/Prediction-of-Ownership-Interests-of-Physicians

Classified ownership interests of physicians in pharmaceutical companies based on 1.4 million transactions from US Medicare and Medicaid Services.

Primary LanguageR

Prediction-of-Ownership-Interests-of-Physicians

Classified ownership interests of physicians in pharmaceutical companies based on 1.4 million transactions from US Medicare and Medicaid Services.

Data

There are three datasets: physicians.csv, payments.csv and companies.csv

Challenge

The data is about licensed physicians in the United States, as well as payments or other transfers of value that they have received from pharmaceutical companies. These payments have been reported to government agencies according to regulatory requirements. It is real-world data. Transactions include things like speaker- or consulting fees, training seminars (e.g. learning to use a medical device), conference travel, food and beverages at business meetings, etc. They may also include payments that are made in connection to some ownership interest that the physician may hold in the pharmaceutical company, e.g. dividend payouts, payments in the form of stock or stock options, etc. The dataset includes 1400000 instances of transactions which have been received by 6000 physicians in the years 2013 to 2019 (transactions.csv), as well as additional data about these doctors (physicians.csv) and companies (companies.csv). For 5000 of these doctors, transactions related to ownership interest (if any) are included, for the other 1000 (the test set), these kinds of transactions have been removed from the transaction data. For each of these 1000 physicians, the model made a prediction about whether they have had such ownership interests (prediction=1) or not (prediction=0).

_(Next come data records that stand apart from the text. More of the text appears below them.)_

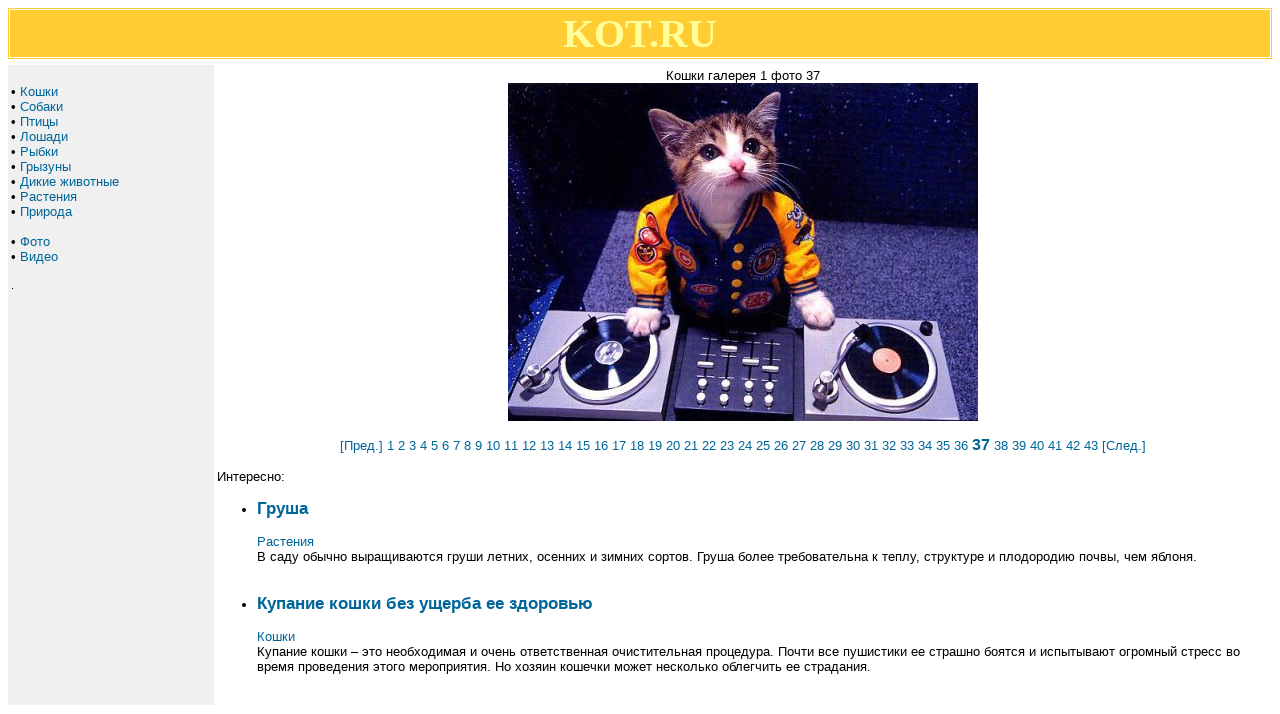

--- FILE ---
content_type: text/html; charset=windows-1251
request_url: http://www.kot.ru/foto/koshki/galereya_1/37.html
body_size: 2410
content:
<html><head><title>Фото Кошки 37 галерея 1</title>
<meta name="description" content="Фото Кошки 37 галерея 1">
<meta name="keywords" content="Фото Кошки 37 галерея 1">
<meta http-equiv="Content-Type" content="text/html; charset=windows-1251">
<link rel="SHORTCUT ICON" href="/favicon.ico">
<style type="text/css"> 
<!--
BODY,TD {font-family:Arial,Geneva,Helvetica,sans-serif;font-size:smaller;}
A:visited {text-decoration: none; }
A:link {text-decoration: none;}
A:active {text-decoration: none;}
A:hover {text-decoration: none;}
h1 { font-size:14pt; }
h2 { font-size:13pt; }
.tit {font-size:30pt;}
.midtit {font-size:12pt;}
.img {border: 1px solid #F0F0F0;}
.shadow { FILTER: DropShadow(OffX=1, OffY=1, color:#404040) }
-->
</style>
</head>
<body background="" bgcolor="#FFFFFF" text="#000000" link="#006699" alink="#006699" vlink="#006699">
<center>
<table bgcolor=#FFCC33 width=100% ALIGN=center BORDER=0 CELLSPACING=0 CELLPADDING=1>
<tr><td><table bgcolor=#FFFFFF width=100% BORDER=0 CELLSPACING=0 CELLPADDING=1>
<tr><td><table bgcolor=#FFCC33 width=100% BORDER=0 CELLSPACING=0 CELLPADDING=0>
<tr><td align=center valign=middle>
<a href="http://www.kot.ru/"><font face=Verdana color=#FFFF99><b class=tit>KOT.RU</b></font></a>
</td></tr></table></td></tr></table></td></tr></table>
 
<table border=0 width=100% cellspacing=0 cellpadding=3>
<tr><td height=3 colspan=3></td></tr>
<tr><td width=200 height=400 bgcolor=#f0f0f0 valign=top>
<img src="/i/dot.gif" width=200 height=1 border=0 alt=""><br>

<br>

• <a href="/koshki.html">Кошки</a><br>• <a href="/sobaki.html">Собаки</a><br>• <a href="/ptitsy.html">Птицы</a><br>• <a href="/loshadi.html">Лошади</a><br>• <a href="/rybki.html">Рыбки</a><br>• <a href="/gryzuny.html">Грызуны</a><br>• <a href="/dikie_zhivotnye.html">Дикие животные</a><br>• <a href="/rasteniya.html">Растения</a><br>• <a href="/priroda.html">Природа</a><br>

<br>

• <a href="/foto.html">Фото</a><br>
• <a href="/video.html">Видео</a><br>

<br>

<small>.<script type="text/javascript">
<!--
var _acic={dataProvider:10};(function(){var e=document.createElement("script");e.type="text/javascript";e.async=true;e.src="https://www.acint.net/aci.js";var t=document.getElementsByTagName("script")[0];t.parentNode.insertBefore(e,t)})()
//-->
</script><br></small>

</td><td valign=top>


<center>Кошки галерея 1 фото 37
<br>
<img src='/i/foto/koshki/galereya_1/37.jpg' border=0 alt="Кошки галерея 1 фото 37">
<br><br>

<a href="/foto/koshki/galereya_1/36.html">[Пред.]</a> <a href="/foto/koshki/galereya_1/1.html">1</a> <a href="/foto/koshki/galereya_1/2.html">2</a> <a href="/foto/koshki/galereya_1/3.html">3</a> <a href="/foto/koshki/galereya_1/4.html">4</a> <a href="/foto/koshki/galereya_1/5.html">5</a> <a href="/foto/koshki/galereya_1/6.html">6</a> <a href="/foto/koshki/galereya_1/7.html">7</a> <a href="/foto/koshki/galereya_1/8.html">8</a> <a href="/foto/koshki/galereya_1/9.html">9</a> <a href="/foto/koshki/galereya_1/10.html">10</a> <a href="/foto/koshki/galereya_1/11.html">11</a> <a href="/foto/koshki/galereya_1/12.html">12</a> <a href="/foto/koshki/galereya_1/13.html">13</a> <a href="/foto/koshki/galereya_1/14.html">14</a> <a href="/foto/koshki/galereya_1/15.html">15</a> <a href="/foto/koshki/galereya_1/16.html">16</a> <a href="/foto/koshki/galereya_1/17.html">17</a> <a href="/foto/koshki/galereya_1/18.html">18</a> <a href="/foto/koshki/galereya_1/19.html">19</a> <a href="/foto/koshki/galereya_1/20.html">20</a> <a href="/foto/koshki/galereya_1/21.html">21</a> <a href="/foto/koshki/galereya_1/22.html">22</a> <a href="/foto/koshki/galereya_1/23.html">23</a> <a href="/foto/koshki/galereya_1/24.html">24</a> <a href="/foto/koshki/galereya_1/25.html">25</a> <a href="/foto/koshki/galereya_1/26.html">26</a> <a href="/foto/koshki/galereya_1/27.html">27</a> <a href="/foto/koshki/galereya_1/28.html">28</a> <a href="/foto/koshki/galereya_1/29.html">29</a> <a href="/foto/koshki/galereya_1/30.html">30</a> <a href="/foto/koshki/galereya_1/31.html">31</a> <a href="/foto/koshki/galereya_1/32.html">32</a> <a href="/foto/koshki/galereya_1/33.html">33</a> <a href="/foto/koshki/galereya_1/34.html">34</a> <a href="/foto/koshki/galereya_1/35.html">35</a> <a href="/foto/koshki/galereya_1/36.html">36</a> <b><big><a href="/foto/koshki/galereya_1/37.html">37</a></big></b> <a href="/foto/koshki/galereya_1/38.html">38</a> <a href="/foto/koshki/galereya_1/39.html">39</a> <a href="/foto/koshki/galereya_1/40.html">40</a> <a href="/foto/koshki/galereya_1/41.html">41</a> <a href="/foto/koshki/galereya_1/42.html">42</a> <a href="/foto/koshki/galereya_1/43.html">43</a> <a href="/foto/koshki/galereya_1/38.html">[След.]</a> 
</center><br>Интересно:<br><UL><LI><h2><a href="/text/rasteniya_grusha.html">Груша</a></h2><a href="/rasteniya.html">Растения</a><br>В саду обычно выращиваются груши летних, осенних и зимних сортов. Груша более требовательна к теплу, структуре и плодородию почвы, чем яблоня.<br><br></LI></UL><UL><LI><h2><a href="/text/koshki_kupanie_koshki_bez_utherba_ee_zdorovyu.html">Купание кошки без ущерба ее здоровью</a></h2><a href="/koshki.html">Кошки</a><br>Купание кошки – это необходимая и очень ответственная очистительная процедура. Почти все пушистики ее страшно боятся и испытывают огромный стресс во время проведения этого мероприятия. Но хозяин кошечки может несколько облегчить ее страдания.<br><br></LI></UL>


</td></tr>
<tr><td height=3 colspan=3></td></tr>
</table>
 
<center>
<br><br>
При перепечатке текстов ссылка на сайт <a href="/">www.kot.ru</a> обязательна!<br>
&copy; <a href="/">KOT.RU</a> Ёшкин "КОТ" Константин
<script language="JavaScript"><!--
document.write('<a href="http://www.liveinternet.ru/click" '+
'target=_blank><img src="http://counter.yadro.ru/hit?t26.6;r'+
escape(document.referrer)+((typeof(screen)=='undefined')?'':
';s'+screen.width+'*'+screen.height+'*'+(screen.colorDepth?
screen.colorDepth:screen.pixelDepth))+';u'+escape(document.URL)+
';'+Math.random()+
'" alt="" '+
'border=0 width=88 height=15></a>')//--></script>






Суббота
17.01.2026 16:59
<br>
<small>:</small>

</center>
</body></html>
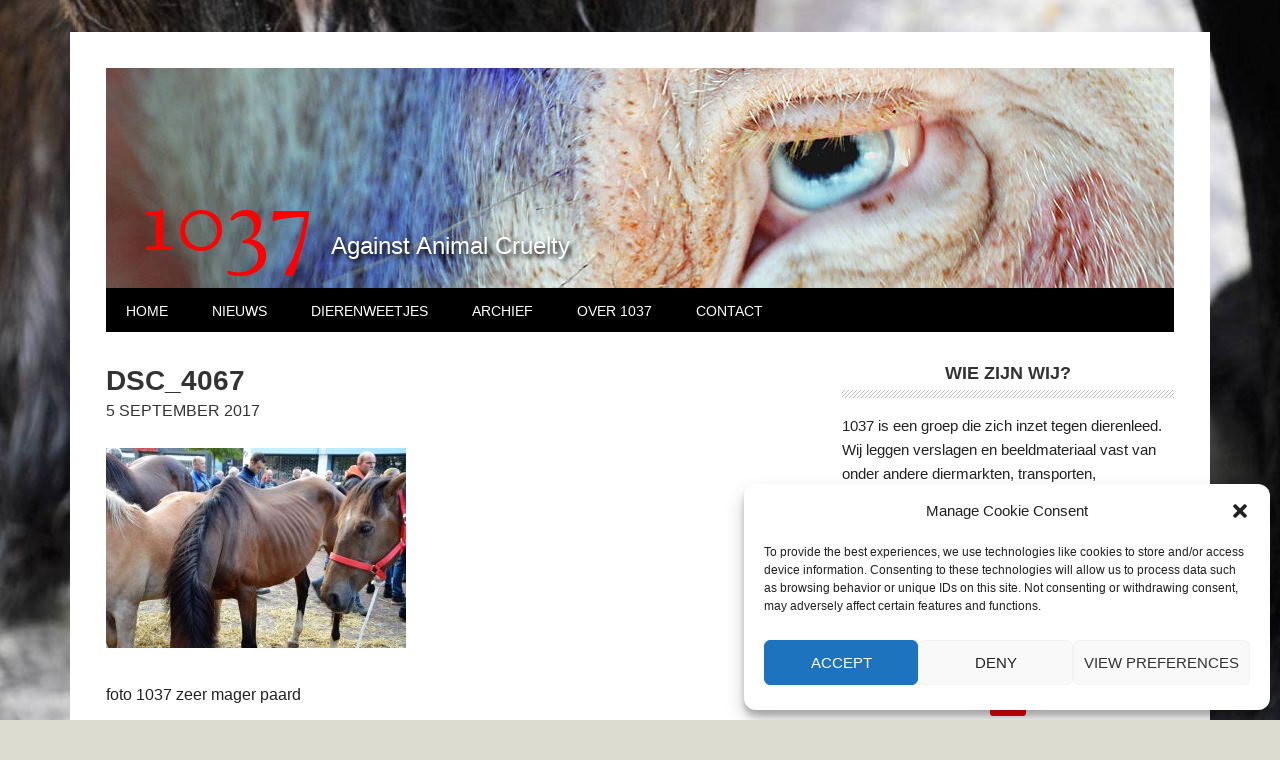

--- FILE ---
content_type: text/css
request_url: https://1037againstanimalcruelty.com/wp-content/uploads/genesis-extender/plugin/genesis-extender-minified.css?ver=1743409276
body_size: 1025
content:
/* Combined & Minified CSS
------------------------------------------------------------ */
  .clearfix:after{visibility:hidden;display:block;height:0;font-size:0;line-height:0;content:" ";clear:both;}.clearfix{display:block;} * html .clearfix{height:1%;} *:first-child + html .clearfix{min-height:1%;} #ez-home-container-wrap{clear:both;}.ez-home-container-area{margin:0 0 20px;clear:both;}.ez-home-bottom{margin:0;}.ez-only{width:100%;margin:0 0 20px;float:left;clear:both;}.site-header{background:url('https://1037againstanimalcruelty.com/wp-content/uploads/2017/08/varken_header.jpg') no-repeat right top;background-size:auto;height:220px;}.site-inner a{color:#000 !important;}.site-inner a:hover{color:#000 !important;}.site-inner .entry-title a{color:#000 !important;font-size:22px;}.title-area{float:none;margin:95px 30px 0 20px;}.site-title{width:auto !important;float:left;}.site-title a{font-family:"Linden Hill",arial,sans;font-size:100px;//background:#000 !important;background:transparent !important;color:#FF0000 !important;}.site-description{padding-left:0px;color:#fff;font-size:24px;float:left;line-height:690%;text-shadow:3px 3px 5px #000000;}.site-header .widget-area{display:none;clear:both;text-align:center;width:100%;font-family:arial,sans;font-size:42px;font-weight:bold;color:#fff;text-shadow:5px 5px 5px #000;letter-spacing:.2em;padding-top:20px;}.entry,.page.page-template-page_blog-php .entry{margin-bottom:24px;padding-bottom:12px;}.entry-title{font-size:28px;margin-bottom:1px;}.nav-primary{background-color:#000;}.metro-pro-red .archive-pagination li a:hover,.metro-pro-red .archive-pagination li.active a,.metro-pro-red .btn:hover,.metro-pro-red .content .entry-comments-link a,.metro-pro-red .enews-widget input[type="submit"]:hover,.metro-pro-red .genesis-nav-menu .current-menu-item > a,.metro-pro-red .genesis-nav-menu a:hover,.metro-pro-red .sidebar .enews-widget input[type="submit"],.metro-pro-red .site-title a,.metro-pro-red a.social-buttons:hover,.metro-pro-red button:hover,.metro-pro-red input[type="button"]:hover,.metro-pro-red input[type="reset"]:hover,.metro-pro-red input[type="submit"]:hover{background-color:#000;}#respond{display:block;position:relative !important;clear:none !important;width:auto;}#respond p{//max-width:680px !important;}.entry-comments-link a{background-color:#000 !important;color:#fff !important;font-size:14px;padding:5px 10px !important;letter-spacing:.1em}.genesis-nav-menu a:hover,.genesis-nav-menu .current-menu-item > a{background-color:#ff0000;color:#fff;}.comment-respond h3,.entry-comments h3,.widget-title{font-size:18px;font-family:arial;font-weight:bold;}.entry-meta{color:#333;font-size:16px;}.entry-footer .entry-meta a{color:#ef4f4f !important;font-size:14px;}footer.entry-footer{position:relative !important;clear:both !important;float:left !important;}.entry-footer .entry-meta{color:#333;font-size:14px;}blockquote{margin:0;padding:24px 40px 0 40px;padding:2.4rem 4rem 0 4rem;color:#333;border:solid 1px}blockquote::before{content:"";display:none;}.wp-video{margin-bottom:30px;}.wp-caption{margin-bottom:30px;border:solid 1px #ccc;padding:10px;}p.wp-caption-text{//margin-bottom:0 !important;}.tagcloud a{font-size:16px !important;margin-right:20px;}.site-footer{background-color:transparent;color:#fff;font-size:14px;font-size:1.4rem;} .shariff{margin-top:40px;margin-bottom:20px;}.shariff .shariff-text{color:#fff;font-weight:bold;font-size:14px;}@media only screen and (max-width:767px){.site-description{padding-left:20px;color:#fff;font-size:32px;float:left;line-height:320%;text-shadow:3px 3px 5px #000000;}}@media only screen and (max-width:650px){.site-header{background:url('https://1037againstanimalcruelty.com/wp-content/uploads/2017/08/varken_header.jpg') no-repeat -500px 0 !important;background-size:auto;height:220px;}.site-title{display:block;float:right !important;width:auto;margin-right:50px;!important;}.site-description{display:none;}}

Definition of Ownership Interest

‘Ownership interest’ in the context of this challenge is defined as follows: A physician has an ownership interest if he or she has received one or more transactions from a pharmaceutical company in the relevant time frame which has been reported to the government as being related to an ownership interest. In the training data, such transactions are marked by the corresponding indicator variable ownership_indicator, but for the 1000 doctors in the test set, these transactions are not appearing in training data.

Model

Used XGBoost and ensemble methods.

Evaluation

The model is evaluated based on the performance measure of balanced accuracy. And the model reached 78% of BAC.